There should be more drastic cuts in mental health Medicare benefits and more diverted to the repair of physical ailments. Mental health has not and is not quantifiable as to outcome – all the vicissitudes of life are stressful but don’t require Medicare funding to overcome them. Prof Hickie’s apetite for more and more money for mental health is insatiable. Objectively Australia must be the nuttiest country on earth- most people in the world are looking for , food, housing and a job. In Australia if a teenager breaks up with their girlfriend/boyfriend /puppy dog they receive a mental health plan for psychologist for counselling with no end date and no limits on Medicare funded chats with no outcome .
So the government imposed limit is to be commended – next the government should publish a list of the established Mental Health diagnoses which Medicare would fund.
The other waste pit of Medicare funding is the chronic disease allied health freebies. The government should publish a diagnostic list which is regarded as a chronic disease that attracts this Medicare benefit. At present an untreated ingrown toenail qualifies for chronic disease with yearly free Medicare funded physiotherapy, mental health , chiropractic , exercise physiology benefits.
agree, everything is based on the victim mentality
Medicare needs to get back to the basics
The cutting of 10 sessions is 100% the right thing to do. Ian Hickie is 100% correct.
No doubt housing is a significant factor in causes of ill physical and mental health.

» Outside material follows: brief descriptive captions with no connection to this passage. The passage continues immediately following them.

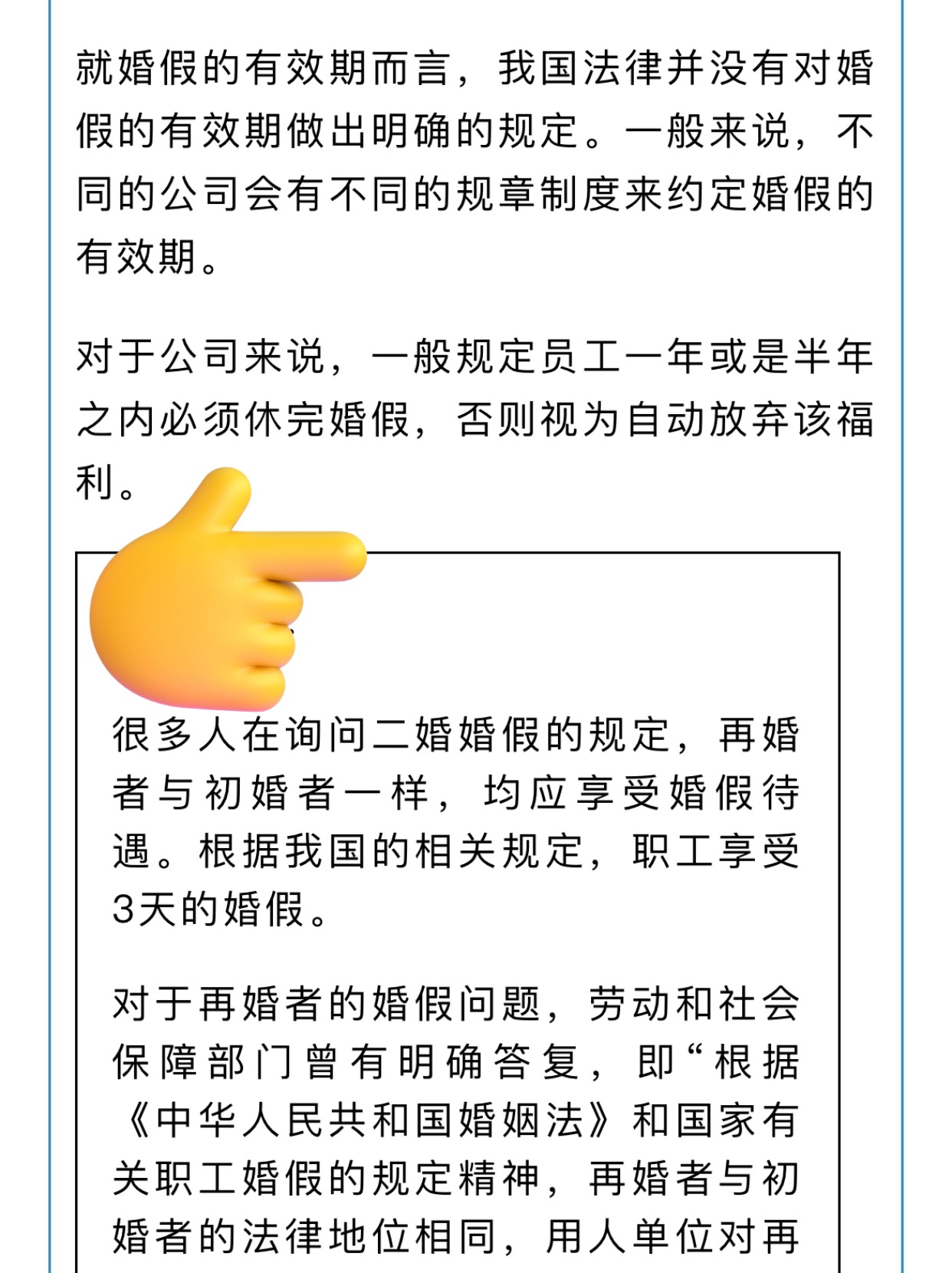 最新勞動法下的婚假規定，解讀與探討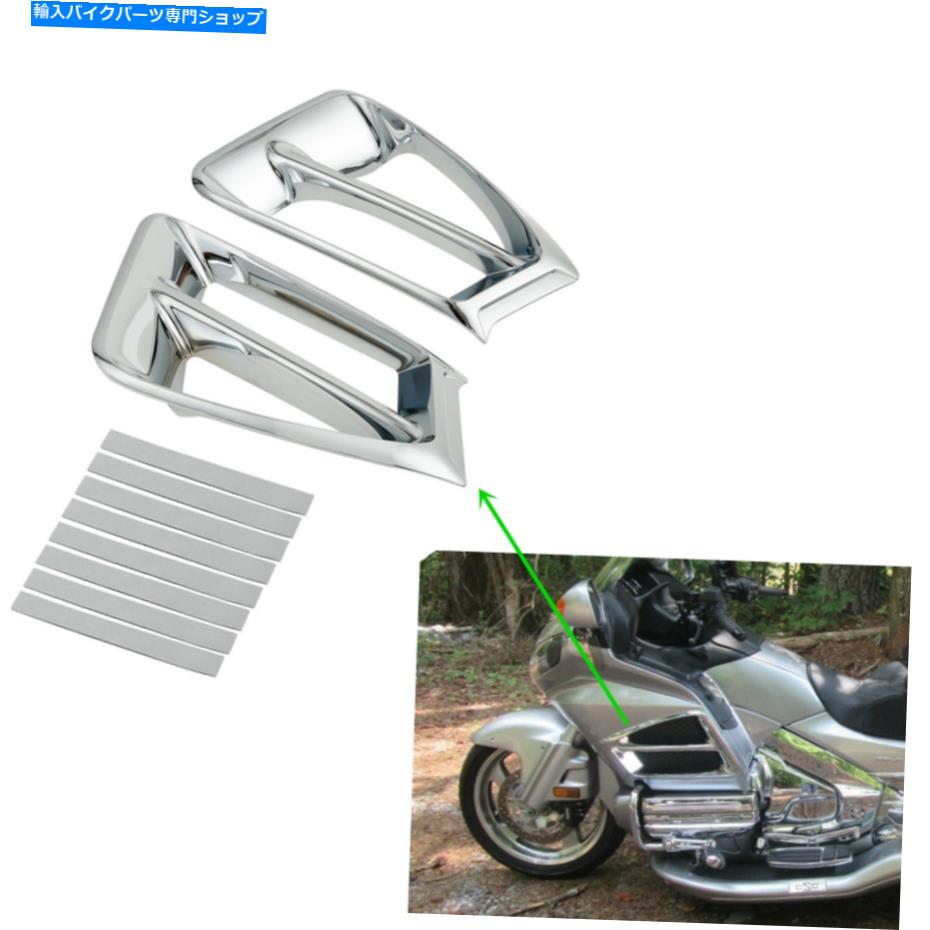 ѡ Honda GL1800ɥ12-16ΤΥABSҶӵݼ襢ȥȥեå Chrome ABS Air Exhaust Intake Accent Trim Fit For Honda GL1800 Gold Wing 12-16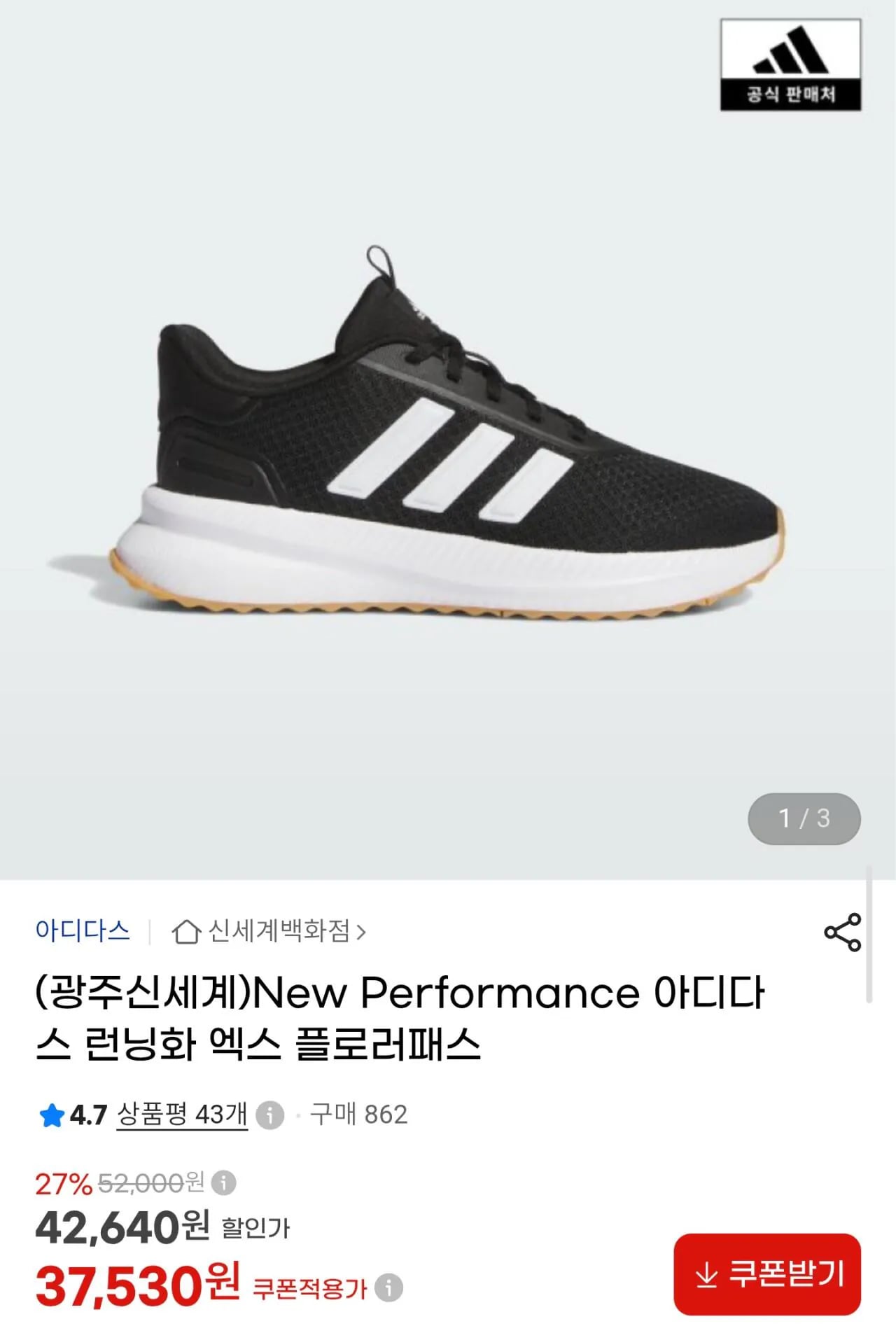 아디다스 엑스 플로러패스 런닝화 (37,530원) (무료)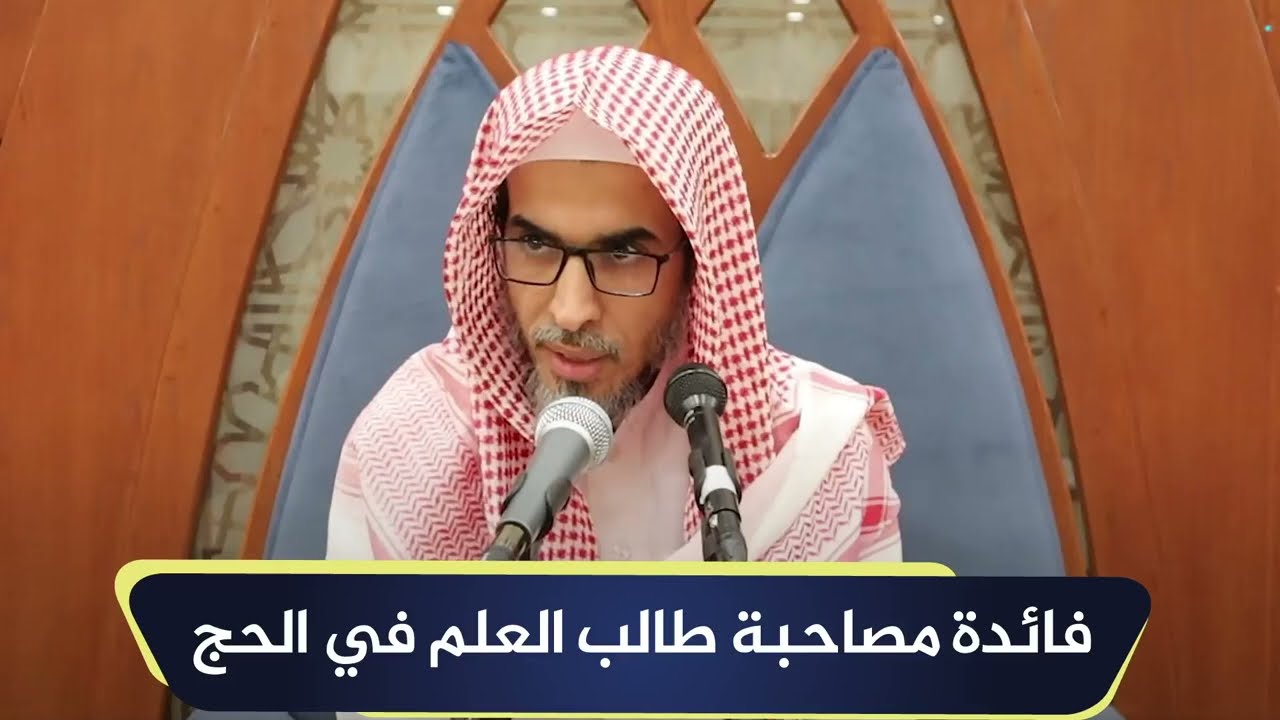 فائدة مصاحبة طالب العلم في الحج | الشيخ أ.د عبدالسلام الشويعر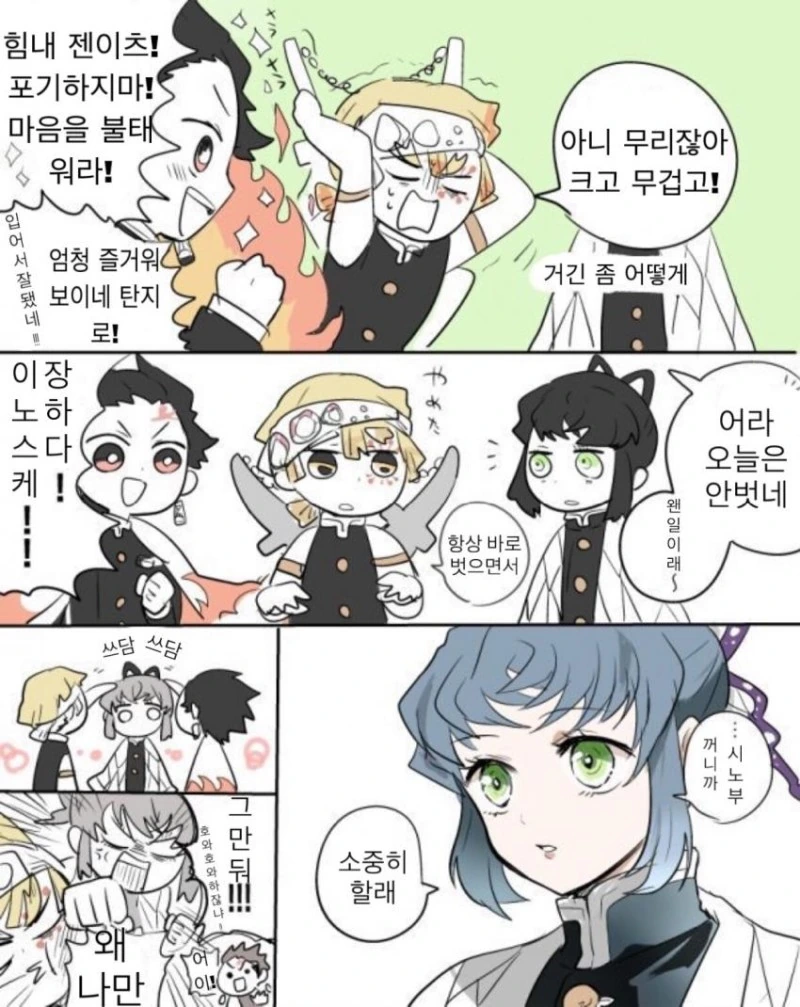 manga_1672308_002.webp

The ideological madness of privatisation and atomisation of services costs us a bloody fortune and is simply unsustainable. It’s simply helped a few psychologists and so called counsellors get a reliable source of public money (the gravy train) a cost shift of public money into private hands. This is even worse if not catastrophic in the NDIS.
Apart from social housing what is needed is salaried professionals working in not for profit NGO’s or Government provided services. It’s enough that the Medicare umbilical cord is funding part of the Medical profession it is simply wasteful in the extreme to extend this to other private providers.